Enregistrement d’armoiries pour Messire Jacques Sarsfield, chevalier, en conséquence des lettres du mois d’aoust de cette année portant reconnoissance de son ancienne noblesse, etc.

 

Charles d’Hozier, conseiller du roi, généalogiste de Sa Maison, juge général des armes et des blazons, et garde de l’armorial général de France, et chevalier de la religion et des ordres militaires de St Maurice et de St Lazare de Savoie.

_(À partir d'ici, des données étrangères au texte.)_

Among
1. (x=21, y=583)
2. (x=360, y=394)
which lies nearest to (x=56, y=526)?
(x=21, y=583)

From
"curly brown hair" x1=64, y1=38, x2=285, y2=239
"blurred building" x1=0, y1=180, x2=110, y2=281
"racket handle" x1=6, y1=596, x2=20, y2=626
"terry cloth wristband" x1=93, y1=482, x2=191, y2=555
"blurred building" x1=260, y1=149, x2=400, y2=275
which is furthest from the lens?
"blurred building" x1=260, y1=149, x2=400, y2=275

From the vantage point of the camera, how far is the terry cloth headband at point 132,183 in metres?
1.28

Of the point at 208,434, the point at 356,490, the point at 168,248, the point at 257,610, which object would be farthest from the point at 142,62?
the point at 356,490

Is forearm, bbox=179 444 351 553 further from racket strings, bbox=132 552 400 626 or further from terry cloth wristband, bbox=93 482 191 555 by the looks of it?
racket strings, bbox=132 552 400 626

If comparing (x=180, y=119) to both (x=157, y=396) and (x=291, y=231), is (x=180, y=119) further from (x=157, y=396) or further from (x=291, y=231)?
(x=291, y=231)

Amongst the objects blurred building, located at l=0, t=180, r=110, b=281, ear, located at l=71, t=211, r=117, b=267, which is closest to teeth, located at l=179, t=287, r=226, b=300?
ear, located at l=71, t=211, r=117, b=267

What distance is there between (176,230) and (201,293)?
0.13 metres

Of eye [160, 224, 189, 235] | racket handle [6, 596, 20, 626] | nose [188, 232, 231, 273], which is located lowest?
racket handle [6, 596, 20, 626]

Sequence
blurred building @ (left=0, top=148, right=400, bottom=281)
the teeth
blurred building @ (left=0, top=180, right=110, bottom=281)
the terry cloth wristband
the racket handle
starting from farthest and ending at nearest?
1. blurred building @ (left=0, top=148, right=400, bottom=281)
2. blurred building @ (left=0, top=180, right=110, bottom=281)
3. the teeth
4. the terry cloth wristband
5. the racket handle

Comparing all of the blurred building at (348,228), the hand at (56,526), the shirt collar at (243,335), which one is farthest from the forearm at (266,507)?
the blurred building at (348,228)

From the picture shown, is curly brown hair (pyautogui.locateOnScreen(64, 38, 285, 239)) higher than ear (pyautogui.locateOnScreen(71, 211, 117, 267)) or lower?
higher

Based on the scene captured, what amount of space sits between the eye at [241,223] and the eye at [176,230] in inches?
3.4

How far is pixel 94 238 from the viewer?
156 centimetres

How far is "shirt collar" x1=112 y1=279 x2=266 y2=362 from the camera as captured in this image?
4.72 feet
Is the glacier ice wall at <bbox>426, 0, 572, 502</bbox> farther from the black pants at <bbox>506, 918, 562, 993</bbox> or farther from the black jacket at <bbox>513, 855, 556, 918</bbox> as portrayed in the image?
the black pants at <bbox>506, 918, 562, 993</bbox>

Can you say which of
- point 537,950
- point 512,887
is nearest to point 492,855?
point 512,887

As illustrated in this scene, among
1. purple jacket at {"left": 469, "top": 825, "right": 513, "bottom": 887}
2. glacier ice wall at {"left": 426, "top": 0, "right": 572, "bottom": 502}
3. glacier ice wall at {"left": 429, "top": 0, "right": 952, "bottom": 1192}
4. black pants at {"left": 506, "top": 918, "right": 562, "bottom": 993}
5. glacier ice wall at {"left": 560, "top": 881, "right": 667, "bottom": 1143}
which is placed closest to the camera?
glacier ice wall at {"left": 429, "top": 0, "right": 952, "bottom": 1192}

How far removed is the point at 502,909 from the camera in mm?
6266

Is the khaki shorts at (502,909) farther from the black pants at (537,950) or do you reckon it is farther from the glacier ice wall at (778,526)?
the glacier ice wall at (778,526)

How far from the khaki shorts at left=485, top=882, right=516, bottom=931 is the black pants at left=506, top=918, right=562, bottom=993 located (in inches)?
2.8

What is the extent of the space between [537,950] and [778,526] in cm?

Après avoir vu les lettres patentes en forme de charte, données à Fontainebleau au mois d’aoust de la présente année mile sept cent onze, ces lettres signées Louïs et contresignées Colbert, par lesquelles Sa Majesté reconnoist le sieur Jaques Sarsfield, chevalier, pour noble d’ancienne race, le conserve dans son ancienne noblesse, ordonne en conséquence que lui et ses enfans nés et à naitre en légitime mariage, avec sa postérité, soient tenus pour anciens gentilhommes comme issus de noble et ancienne extraction et leur permet de porter leurs armoiries, timbrées d’un casque de front, couronné d’une couronne de comte, avec le cimier, la devise et les suports, telles que les ont porté de tous temps tous ceux de leur maison en Irlande et, nous, en exécution de la clause contenue dans lesdites lettres et qui ordonne que les armoiries seront blazonées et enregistrées par nous, comme juge d’armes de France, nous les avons blazonnées en cette sorte, savoir, un écu de gueules parti d’argent à une fleur de lis partie d’argent et de sable brochante sur le tout ; cet écu timbré d’un casque de front avec ses lambrequins de gueules, d’argent et de sable et couronné d’une couronne de comte ; pour cimier une teste de léopard d’or, posée de front, pour suports deux loups au naturel, langués de gueules et ayant chacun un collier d’or auquel est attachée une chaîne aussi d’or qui passe sous leur jambe dextre et senestre et vient en les entourant retomber sur leurs cuisses dextre et senestre et pour devise posée sous la pointe de l’écu, ces mots Virtus non Vertitur, et après les avoir enregistrées dans notre registre général des armoiries de ceux qu’il plaist au Roi de reconoitre pour anciens nobles et de confirmer dans la possession des armoiries et des honneurs de leur famille ainsi qu’elles sont peintes et figurées dans ces lettres.

 

Nous en avons donné audit Sr Jaques Sarsfield le présent acte pour estre ataché sous le contresceau, nous l’avons signé de notre seing manuel et nous y avons mis l’empreinte du sceau de nos armes.… [1] à Paris le jeudi vingt septiesme jour du mois d’aoust de l’année courante mile sept cent onze.

[Signé] d’Hozier.

 

Parti de gueules et d’argent à une fleur de lys partie d’argent et de sable brochante sur le tout.

[1Un mot illisible, qui n’est ni Fait, ni Donné.